━━━ Input material
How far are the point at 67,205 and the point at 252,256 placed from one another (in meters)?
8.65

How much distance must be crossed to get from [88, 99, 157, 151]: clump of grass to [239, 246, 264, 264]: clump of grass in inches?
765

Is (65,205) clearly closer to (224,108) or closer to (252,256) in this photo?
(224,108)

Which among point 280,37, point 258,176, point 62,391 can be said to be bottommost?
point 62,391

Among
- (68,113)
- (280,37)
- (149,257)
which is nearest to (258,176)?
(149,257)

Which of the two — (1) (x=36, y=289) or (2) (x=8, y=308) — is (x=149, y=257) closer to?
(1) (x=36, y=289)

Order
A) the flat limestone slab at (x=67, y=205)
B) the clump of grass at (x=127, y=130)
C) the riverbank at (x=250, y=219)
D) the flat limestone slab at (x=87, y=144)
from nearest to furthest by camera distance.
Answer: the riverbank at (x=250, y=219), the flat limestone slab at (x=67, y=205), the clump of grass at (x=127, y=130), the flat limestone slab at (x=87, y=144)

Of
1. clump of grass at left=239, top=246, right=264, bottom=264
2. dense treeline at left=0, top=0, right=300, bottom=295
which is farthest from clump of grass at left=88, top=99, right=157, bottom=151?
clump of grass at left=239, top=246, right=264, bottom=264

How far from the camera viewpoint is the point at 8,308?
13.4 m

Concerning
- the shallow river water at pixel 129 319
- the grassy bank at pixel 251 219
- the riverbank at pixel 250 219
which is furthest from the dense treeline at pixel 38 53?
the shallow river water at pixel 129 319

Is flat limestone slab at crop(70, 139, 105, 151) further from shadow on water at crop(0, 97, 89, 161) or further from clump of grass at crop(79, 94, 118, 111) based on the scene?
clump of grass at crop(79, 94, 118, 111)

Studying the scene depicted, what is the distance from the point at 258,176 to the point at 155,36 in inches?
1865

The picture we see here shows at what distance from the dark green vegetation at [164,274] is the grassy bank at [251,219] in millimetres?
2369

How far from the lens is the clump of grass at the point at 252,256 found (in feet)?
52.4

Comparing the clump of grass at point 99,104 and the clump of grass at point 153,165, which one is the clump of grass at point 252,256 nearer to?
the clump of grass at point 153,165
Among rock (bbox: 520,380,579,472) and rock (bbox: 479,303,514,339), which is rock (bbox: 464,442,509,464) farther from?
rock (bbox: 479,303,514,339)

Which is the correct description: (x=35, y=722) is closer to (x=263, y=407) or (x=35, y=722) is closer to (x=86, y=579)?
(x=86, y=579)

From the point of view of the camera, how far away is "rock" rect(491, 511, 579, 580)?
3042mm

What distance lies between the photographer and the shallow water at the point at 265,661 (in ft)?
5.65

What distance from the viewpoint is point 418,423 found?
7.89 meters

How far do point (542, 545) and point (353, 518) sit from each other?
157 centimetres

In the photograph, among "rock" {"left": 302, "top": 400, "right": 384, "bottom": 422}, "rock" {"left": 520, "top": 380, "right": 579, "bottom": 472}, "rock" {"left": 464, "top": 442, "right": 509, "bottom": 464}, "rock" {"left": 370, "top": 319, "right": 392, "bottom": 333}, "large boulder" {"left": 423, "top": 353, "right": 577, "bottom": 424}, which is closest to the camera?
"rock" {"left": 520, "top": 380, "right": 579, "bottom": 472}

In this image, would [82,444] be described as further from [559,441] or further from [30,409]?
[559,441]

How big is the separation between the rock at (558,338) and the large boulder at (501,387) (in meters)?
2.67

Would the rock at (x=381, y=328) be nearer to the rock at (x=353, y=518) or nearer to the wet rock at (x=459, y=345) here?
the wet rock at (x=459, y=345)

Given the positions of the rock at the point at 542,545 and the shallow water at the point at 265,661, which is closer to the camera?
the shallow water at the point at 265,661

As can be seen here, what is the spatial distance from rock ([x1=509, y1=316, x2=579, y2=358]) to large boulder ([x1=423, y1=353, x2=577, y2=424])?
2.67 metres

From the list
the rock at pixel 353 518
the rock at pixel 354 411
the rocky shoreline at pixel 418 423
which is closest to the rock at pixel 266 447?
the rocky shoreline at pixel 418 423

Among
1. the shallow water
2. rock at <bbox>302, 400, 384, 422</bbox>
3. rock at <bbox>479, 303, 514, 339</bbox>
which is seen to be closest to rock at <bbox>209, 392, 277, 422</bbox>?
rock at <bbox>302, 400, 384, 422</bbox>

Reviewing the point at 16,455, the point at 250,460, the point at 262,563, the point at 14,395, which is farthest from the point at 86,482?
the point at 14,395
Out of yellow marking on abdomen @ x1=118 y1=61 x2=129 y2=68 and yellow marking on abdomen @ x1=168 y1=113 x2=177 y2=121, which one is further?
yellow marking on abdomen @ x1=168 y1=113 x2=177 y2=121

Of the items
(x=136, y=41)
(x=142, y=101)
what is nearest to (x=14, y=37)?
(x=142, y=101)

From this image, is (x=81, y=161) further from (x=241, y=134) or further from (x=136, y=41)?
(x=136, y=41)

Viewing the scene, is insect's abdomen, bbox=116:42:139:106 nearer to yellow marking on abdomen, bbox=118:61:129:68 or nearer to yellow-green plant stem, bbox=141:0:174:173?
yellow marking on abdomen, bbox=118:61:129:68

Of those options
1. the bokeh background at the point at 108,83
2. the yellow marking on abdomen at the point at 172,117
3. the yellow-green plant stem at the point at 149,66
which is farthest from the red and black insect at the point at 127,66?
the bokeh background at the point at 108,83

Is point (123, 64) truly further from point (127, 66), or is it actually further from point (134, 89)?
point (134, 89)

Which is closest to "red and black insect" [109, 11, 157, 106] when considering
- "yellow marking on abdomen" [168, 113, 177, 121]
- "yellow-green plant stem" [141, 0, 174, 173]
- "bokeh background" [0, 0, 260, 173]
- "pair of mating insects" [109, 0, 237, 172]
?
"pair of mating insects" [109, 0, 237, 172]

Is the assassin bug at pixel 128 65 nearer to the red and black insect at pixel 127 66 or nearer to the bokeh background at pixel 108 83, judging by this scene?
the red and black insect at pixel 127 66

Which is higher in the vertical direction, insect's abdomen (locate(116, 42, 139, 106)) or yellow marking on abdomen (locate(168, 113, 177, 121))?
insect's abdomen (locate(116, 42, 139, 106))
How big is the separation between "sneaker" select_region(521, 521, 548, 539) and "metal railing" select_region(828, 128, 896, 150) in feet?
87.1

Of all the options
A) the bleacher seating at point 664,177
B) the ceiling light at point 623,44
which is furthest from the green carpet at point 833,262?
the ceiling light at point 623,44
━━━━━━
→ **Goal**
Reproduce the data verbatim, starting at the line that contains "Among rock (bbox: 520,380,579,472)" and ending after the line that contains "7.89 meters".

→ **Complete answer**
Among rock (bbox: 520,380,579,472) and rock (bbox: 479,303,514,339), which is rock (bbox: 464,442,509,464) farther from?
rock (bbox: 479,303,514,339)

Which is the correct description: (x=35, y=722) is closer to (x=263, y=407) or (x=35, y=722) is closer to (x=86, y=579)?
(x=86, y=579)

From the point of view of the camera, how far away is "rock" rect(491, 511, 579, 580)?
3042mm

What distance lies between the photographer and the shallow water at the point at 265,661 (in ft)?
5.65

What distance from the viewpoint is point 418,423 found?
7.89 meters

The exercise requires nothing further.